## [AIM OF THE TASK]
How many lines of the records below contain the word "item"? Reply with the number alone.
====
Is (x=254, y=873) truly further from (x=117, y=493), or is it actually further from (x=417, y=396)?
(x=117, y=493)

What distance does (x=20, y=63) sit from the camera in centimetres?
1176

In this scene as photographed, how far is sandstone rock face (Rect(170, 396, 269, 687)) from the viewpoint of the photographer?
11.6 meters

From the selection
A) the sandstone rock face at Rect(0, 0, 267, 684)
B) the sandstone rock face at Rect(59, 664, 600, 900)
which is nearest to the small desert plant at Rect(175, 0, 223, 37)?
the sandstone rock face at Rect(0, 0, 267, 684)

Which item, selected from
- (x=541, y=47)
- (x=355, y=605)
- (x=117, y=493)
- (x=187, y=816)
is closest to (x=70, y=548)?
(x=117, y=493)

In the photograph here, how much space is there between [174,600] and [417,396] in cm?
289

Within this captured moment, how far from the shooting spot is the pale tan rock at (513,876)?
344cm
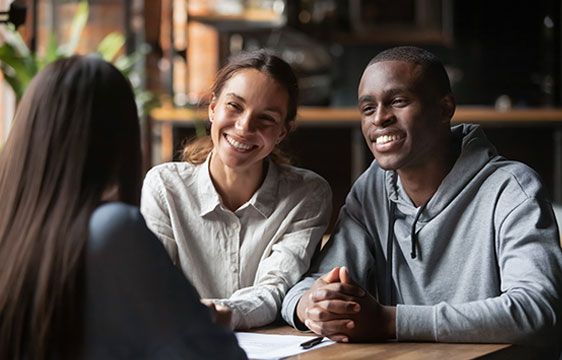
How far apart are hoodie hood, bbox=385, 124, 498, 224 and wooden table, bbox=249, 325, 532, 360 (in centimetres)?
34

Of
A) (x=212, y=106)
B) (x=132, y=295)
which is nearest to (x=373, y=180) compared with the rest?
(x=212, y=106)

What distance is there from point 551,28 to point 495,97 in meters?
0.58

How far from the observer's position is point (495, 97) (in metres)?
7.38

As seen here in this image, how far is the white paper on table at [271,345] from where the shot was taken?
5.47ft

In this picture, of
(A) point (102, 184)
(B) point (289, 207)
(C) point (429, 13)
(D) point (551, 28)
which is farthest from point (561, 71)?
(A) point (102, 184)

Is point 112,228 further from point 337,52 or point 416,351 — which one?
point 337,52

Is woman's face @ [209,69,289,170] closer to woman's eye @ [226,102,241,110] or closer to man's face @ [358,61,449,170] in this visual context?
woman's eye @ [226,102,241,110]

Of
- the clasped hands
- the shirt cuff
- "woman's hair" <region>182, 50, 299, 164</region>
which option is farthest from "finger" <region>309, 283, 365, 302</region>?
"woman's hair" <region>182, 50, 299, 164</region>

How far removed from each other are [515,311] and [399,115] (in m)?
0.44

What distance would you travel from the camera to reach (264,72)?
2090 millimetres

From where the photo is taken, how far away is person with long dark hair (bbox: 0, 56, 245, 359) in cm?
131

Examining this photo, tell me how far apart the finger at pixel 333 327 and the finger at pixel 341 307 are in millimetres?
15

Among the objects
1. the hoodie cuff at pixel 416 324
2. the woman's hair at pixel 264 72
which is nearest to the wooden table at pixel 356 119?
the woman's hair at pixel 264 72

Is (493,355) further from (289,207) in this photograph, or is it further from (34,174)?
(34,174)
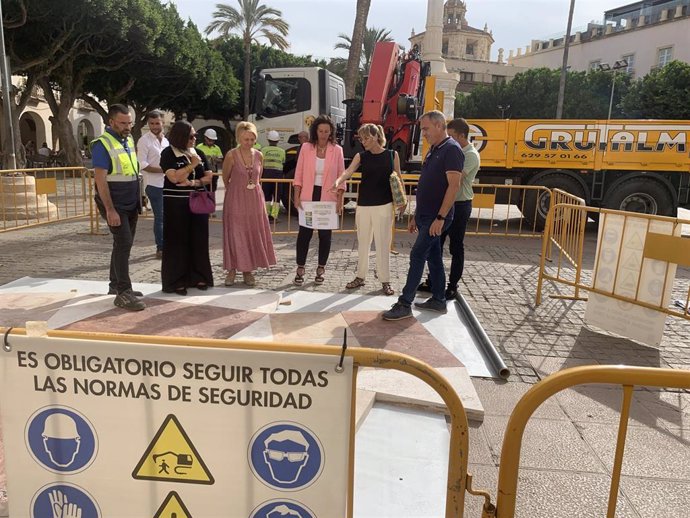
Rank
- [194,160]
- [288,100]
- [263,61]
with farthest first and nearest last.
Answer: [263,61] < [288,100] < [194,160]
====
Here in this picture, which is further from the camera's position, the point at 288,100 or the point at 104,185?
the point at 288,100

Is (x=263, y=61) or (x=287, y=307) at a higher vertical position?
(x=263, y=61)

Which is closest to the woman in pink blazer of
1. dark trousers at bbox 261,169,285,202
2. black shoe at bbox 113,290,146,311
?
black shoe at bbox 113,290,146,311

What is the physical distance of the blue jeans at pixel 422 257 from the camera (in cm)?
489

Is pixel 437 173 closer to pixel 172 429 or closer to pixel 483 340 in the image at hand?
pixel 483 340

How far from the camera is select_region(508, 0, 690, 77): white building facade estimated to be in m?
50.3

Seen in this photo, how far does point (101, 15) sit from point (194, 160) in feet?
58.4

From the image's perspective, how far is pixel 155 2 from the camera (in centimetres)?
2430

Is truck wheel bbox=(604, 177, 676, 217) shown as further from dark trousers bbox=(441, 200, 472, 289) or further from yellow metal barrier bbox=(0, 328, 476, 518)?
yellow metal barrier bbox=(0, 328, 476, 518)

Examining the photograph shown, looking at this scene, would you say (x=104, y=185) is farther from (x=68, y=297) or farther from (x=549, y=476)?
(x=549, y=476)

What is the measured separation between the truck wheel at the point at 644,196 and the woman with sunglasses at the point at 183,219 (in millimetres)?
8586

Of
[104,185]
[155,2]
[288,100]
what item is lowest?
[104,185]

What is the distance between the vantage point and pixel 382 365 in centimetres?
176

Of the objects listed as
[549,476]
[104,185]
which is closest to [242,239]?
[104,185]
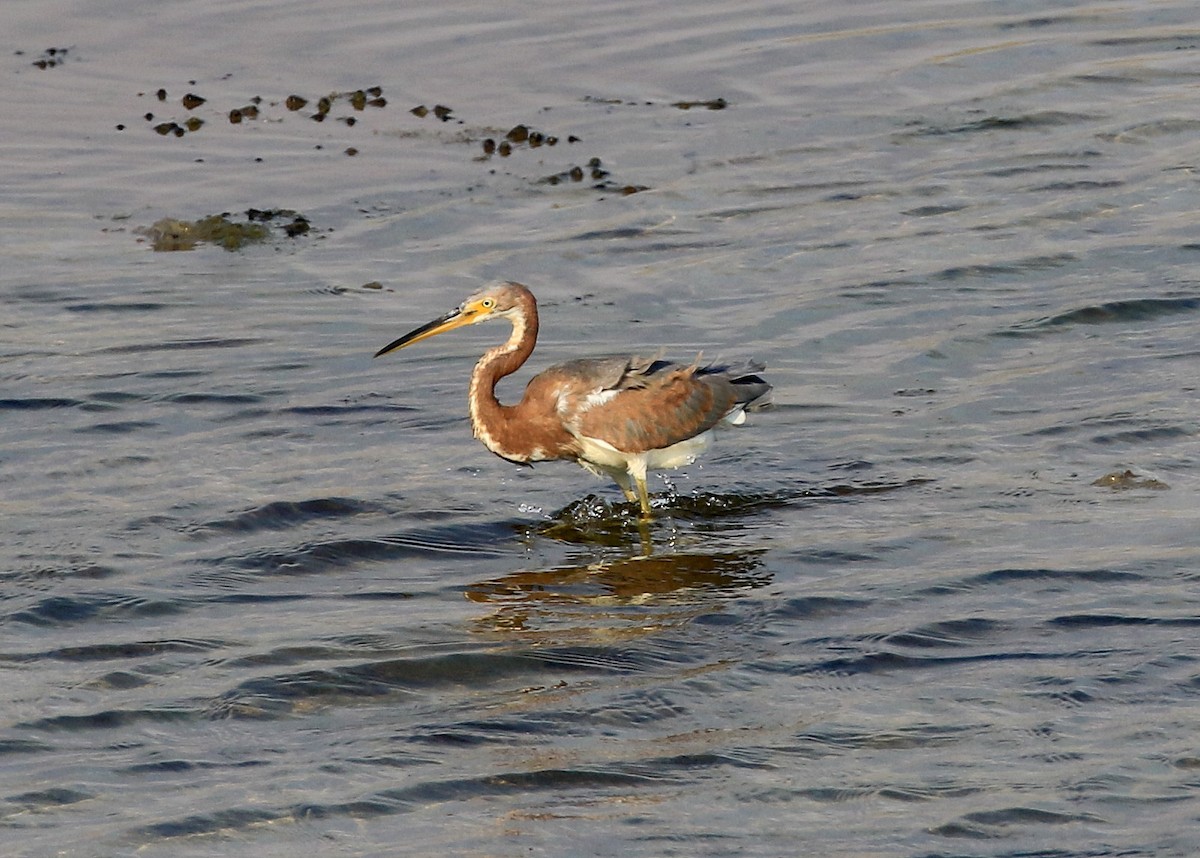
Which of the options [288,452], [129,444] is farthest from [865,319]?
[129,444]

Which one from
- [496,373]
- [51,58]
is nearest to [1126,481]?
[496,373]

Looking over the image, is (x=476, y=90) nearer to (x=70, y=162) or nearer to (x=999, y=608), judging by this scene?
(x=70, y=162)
====
## [FINISHED EXERCISE]
2